How to Control Search Engine Spiders for Improved Rankings

In order to get your blog or website listed at the top of the search engines keyword search rankings you need to gain a deeper understanding of the search engine spiders that crawl over your website. After all, these spiders determine the relevance of your website and decide where your site or web pages will land in the search engine results pages (SERPs). Therefore, by learning how to control the direction of the spiders, you can be certain your website will rise in rankings.

Gaining Control with the Help of Robots.txt

You may think that gaining control of search engine spiders is an impossible task, but it is actually quite easy: all you need to do is take advantage of a handy little tool called the robots.txt file. With the robots.txt file, you can give the spiders the direction they need to locate the most important pages on your website while preventing them from wasting time on the more obscure pages such as your About Us and Privacy Policy pages. After all, these pages will not do much to increase your search engine ranking and will not help your target market find your website, so why should the spiders waste their time exploring these pages when in the process of ranking your site?

Another positive aspect of using a robot.txt file is the fact that it prevents the spiders from indexing duplicate pages. This is beneficial because having duplicate content may actually reduce your search engine ranking. So, while you are making changes to your website or working on an area that is not fully developed yet, you can instruct the spiders to leave those pages alone until you are ready to have them crawled. The same is true if you have a blog (or a blog on your website), as a blog post created in WordPress (or on Blogger, Typepad, etc.) will show up in the main post page, in an archive page, in a category page and as a tag page. With the help of the robots.txt tool you can instruct the spiders to look only at the main post page.

In using the robot.txt files, you can tell the search engine spiders which pages they should and should not search through and index. It is important to keep in mind, however, that the robots.txt tool is meant to be used to prevent search engine spiders from searching certain pages. Therefore, you will only need to use it on those pages you do not want the spiders to crawl.

Implementing the Robots.txt Tool

To successfully use the robots.txt tool, you first need to determine which pages you do not want the spiders to search. Then slowly begin making the changes to your site.
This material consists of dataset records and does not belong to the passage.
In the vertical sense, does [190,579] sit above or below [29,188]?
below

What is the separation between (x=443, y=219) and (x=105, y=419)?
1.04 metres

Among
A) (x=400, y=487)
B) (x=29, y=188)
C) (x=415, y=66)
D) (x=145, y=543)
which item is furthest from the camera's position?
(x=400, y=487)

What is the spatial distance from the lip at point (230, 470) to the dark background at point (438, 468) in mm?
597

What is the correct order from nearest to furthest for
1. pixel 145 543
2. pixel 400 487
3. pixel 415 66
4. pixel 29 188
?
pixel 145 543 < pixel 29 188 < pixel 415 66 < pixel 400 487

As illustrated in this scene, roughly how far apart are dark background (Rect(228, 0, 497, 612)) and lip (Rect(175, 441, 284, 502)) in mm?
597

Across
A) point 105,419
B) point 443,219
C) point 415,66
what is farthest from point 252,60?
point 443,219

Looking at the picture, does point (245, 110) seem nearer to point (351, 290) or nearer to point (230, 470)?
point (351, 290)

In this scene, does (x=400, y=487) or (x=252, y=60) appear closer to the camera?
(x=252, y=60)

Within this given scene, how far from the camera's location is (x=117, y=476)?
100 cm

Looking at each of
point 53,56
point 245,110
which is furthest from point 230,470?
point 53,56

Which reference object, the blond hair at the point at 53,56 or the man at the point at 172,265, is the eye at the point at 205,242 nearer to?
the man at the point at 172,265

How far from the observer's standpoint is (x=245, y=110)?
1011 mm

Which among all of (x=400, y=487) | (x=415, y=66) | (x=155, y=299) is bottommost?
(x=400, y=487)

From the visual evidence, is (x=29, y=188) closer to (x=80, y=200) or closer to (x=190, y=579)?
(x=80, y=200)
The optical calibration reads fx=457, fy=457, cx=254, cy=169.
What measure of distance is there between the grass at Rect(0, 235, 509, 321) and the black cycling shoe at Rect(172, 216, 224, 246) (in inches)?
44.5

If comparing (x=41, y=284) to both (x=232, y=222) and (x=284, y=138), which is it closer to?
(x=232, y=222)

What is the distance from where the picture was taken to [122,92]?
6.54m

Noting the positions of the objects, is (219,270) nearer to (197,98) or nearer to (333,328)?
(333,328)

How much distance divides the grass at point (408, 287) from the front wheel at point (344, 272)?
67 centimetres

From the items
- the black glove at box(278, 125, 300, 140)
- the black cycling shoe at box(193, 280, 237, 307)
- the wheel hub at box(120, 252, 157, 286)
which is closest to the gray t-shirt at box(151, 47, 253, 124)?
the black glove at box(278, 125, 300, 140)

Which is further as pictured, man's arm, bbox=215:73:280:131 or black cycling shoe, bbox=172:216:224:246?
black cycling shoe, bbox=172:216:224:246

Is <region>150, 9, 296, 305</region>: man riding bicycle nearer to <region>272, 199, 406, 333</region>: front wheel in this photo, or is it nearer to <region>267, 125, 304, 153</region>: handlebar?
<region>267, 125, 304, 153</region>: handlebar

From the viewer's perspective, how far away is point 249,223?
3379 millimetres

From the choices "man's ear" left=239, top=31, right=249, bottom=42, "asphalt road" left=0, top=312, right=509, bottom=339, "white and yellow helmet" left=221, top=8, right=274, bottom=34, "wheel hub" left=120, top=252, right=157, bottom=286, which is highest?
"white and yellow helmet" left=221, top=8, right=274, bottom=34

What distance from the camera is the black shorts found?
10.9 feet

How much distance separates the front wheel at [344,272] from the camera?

By using the tool on only a couple of pages at a time, it will be easier for you to identify mistakes that you may have made during the process.

To make your changes, you will need to add the robots.txt file to the root directory of your domain or to your subdomains. Adding it to your subdirectories will not work. For example, you may add the robots.txt file to a url such as

http://domain.com/robots.txt

or to

http://privacypolicy.domain.com/robots.txt

But, adding it to a subdirectory such as

http://www.domain.com/privacypolicy/robots.text

will not work. With just one robots.txt file within your root directory, you can manage your entire site. If you have subdomains, however, you will need a robots.txt file for each one that you need to manage. You will also need separate robots.txt files for your secure (https) and nonsecure (http) pages.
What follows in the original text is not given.